**EXTRACTED TEXT**

December 20, 1874 The Beautiful Story of the “Ugliest Woman in the World”

Historical Easter eggs

Wanted: The Ugliest Woman. Nothing Repulsive Maimed or Disfigured. Good Pay Guaranteed and Long Engagement for Successful Applicant. Send Recent Photo – Newspaper advertisement

Mary Ann Webster arrived in this world on December 20, 1874, borne of a working class family in the East London township of Plaistow. Hers was a normal childhood, no different than any of her seven siblings. At the age of 20, she qualified to become a nurse.

Mary Ann Webster

If the last three years have taught us anything about the nursing profession, it’s a heartfelt respect for those who care for others. Sometimes, at no small risk to themselves.

Today we revere the profession, but such was not always the case. No less a person than the “mother of modern nursing” Florence Nightingale once described the job, as being for ‘those who were too old, too weak, too drunken, too dirty, too stupid or too bad to do anything else’.

When Mary Ann Webster joined the profession, it certainly wasn’t for the money.

Then came the day Mary Ann met a farmer named Thomas Bevan. The couple fell in love and and were wed in 1903. Over time, the union produced four children. Theirs was a happy marriage until that day in 1914, when Thomas entered their small cottage and dropped dead at her feet. 

A terrible storm was gathering in 1914 Europe, about to plunge a continent into war. Left without her principle source of support with four children to feed Mary Ann Bevan faced a terrible storm of her own, even then taking place within her own body.

Acromegaly is a neuroendocrine disorder, known to cause excess growth hormones in the body. 

“Dalip Singh Rana is an Indian retired professional wrestler and wrestling promoter better known by his ring name The Great Khali” – hat tip wikipedia

Usually caused by a non-malignant tumor on the pituitary gland, Acromegaly results in gigantism when the condition begins before puberty. If you’re a professional wrestling fan, think of the Punjabi wrestler “The Great Khali”, or Andre the Giant.

When contracted in adulthood, Acromegaly results in a thickening of the skin, enlargement of extremities and facial features and a deepened, “husky” voice accompanied by severe headaches and joint pain. 

Today the condition can be dealt with, if detected early. Early 20th century medicine offered no options for the treatment of such a disease.

In a world beset by the catastrophe of World War I, Mary Ann Bevan was left with four children to feed, no husband and a rapidly developing personal horror about to render her own appearance, a thing of the past.

As the condition advanced, coworkers and patients alike were at first put off by her changing facial features and then disgusted. Reviled and alone work went from difficult to impossible, leaving the young widow nothing but odd jobs to support herself and her children.

Then one day the newspaper arrived, in 1920: 

Wanted: The Ugliest Woman. Nothing Repulsive Maimed or Disfigured. Good Pay Guaranteed and Long Engagement for Successful Applicant. Send Recent Photo.

**GIVEN DATA**
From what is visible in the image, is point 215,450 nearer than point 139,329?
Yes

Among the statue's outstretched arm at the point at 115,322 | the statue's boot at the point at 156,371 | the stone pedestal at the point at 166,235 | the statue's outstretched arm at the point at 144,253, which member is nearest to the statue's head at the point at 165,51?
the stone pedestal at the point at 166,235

**PROBLEM TO WORK ON**
Carry on the account of Mary Ann Bevan's life from the point where it stops, beginning after the newspaper notice that ends it.

**OUTPUT BELOW**
Newspaper ad

If you’ve ever thought to yourself that people seem judgmental in the age of social media, you’re not alone. You’re not wrong either, but that’s nothing new. People have flocked to gawk at and ridicule “freaks of nature” going back to medieval days, if not before. In the court of King Charles I, two conjoined brothers called Lazarus and Joannes Baptista Colloredo were a source of mean-spirited entertainment. 2-foot 5-inch Matthias Buchinger amazed 18th century crowds in England and Ireland with feats of magic, art and music, despite having no hands and no feet.

So minutely detailed was Buchinger’s calligraphy the locks of his own hair seen in the self-portrait above, are actually 7 biblical psalms and the Lord’s Prayer. But I digress.

This sort of voyeurism came to a pinnacle in the form of the “Freak Show” of late 19th and early 20th century United States and England. Which brings us back to Mary Ann Bevan. The man behind the newspaper advert was Claude Bartram, agent for the Barnum & Bailey Circus.

Allthatsinteresting.com writes: “She was paraded alongside other notable sideshow acts including Lionel, the Lion-Faced Man, Zip the “Pinhead,” and Jean Carroll, the Tattooed Lady. Dreamland visitors were invited to gawk at the 154 pounds she carried on her 5′ 7″ frame, as well as her size 11 feet and size 25 hands. Bevan bore the humiliating treatment calmly. “Smiling mechanically, she offered picture postcards of herself for sale,” thus securing sufficient money for herself and for her children’s education”.

Postcards like this earned her as much as $12 apiece, sold at fairgrounds.

What it is to appear in a carnival freak show, I leave to the imagination. The sneers and taunts, the comments… Mary Ann found romance in later life with a giraffe keeper, remembered only as Andrew. She even agreed to a beauty makeover one time, at a New York salon. With her face made up complete with a massage, new hairdo and manicure, one of the snottier commenters asserted: ”the rouge and powder and the rest were as out of place on Mary Ann’s countenance as lace curtains on the portholes of a dreadnought.”

Mary Ann herself looked in the mirror and sighed saying simply, “I guess I’ll be getting back to work.”

Mary Ann Bevan performed at Coney Island until the day she died on December 26, 1933. She was only 59. She is buried at Southeast London’s Brockley and Ladywell Cemetery.

Save for aficionados of the American sideshow circuit she faded from history after that, until 2000. The Hallmark greeting card company used her image in an unfunny and cruel joke about blind dates, raising no small storm of criticism from the public. To their credit, Hallmark removed the card from the market.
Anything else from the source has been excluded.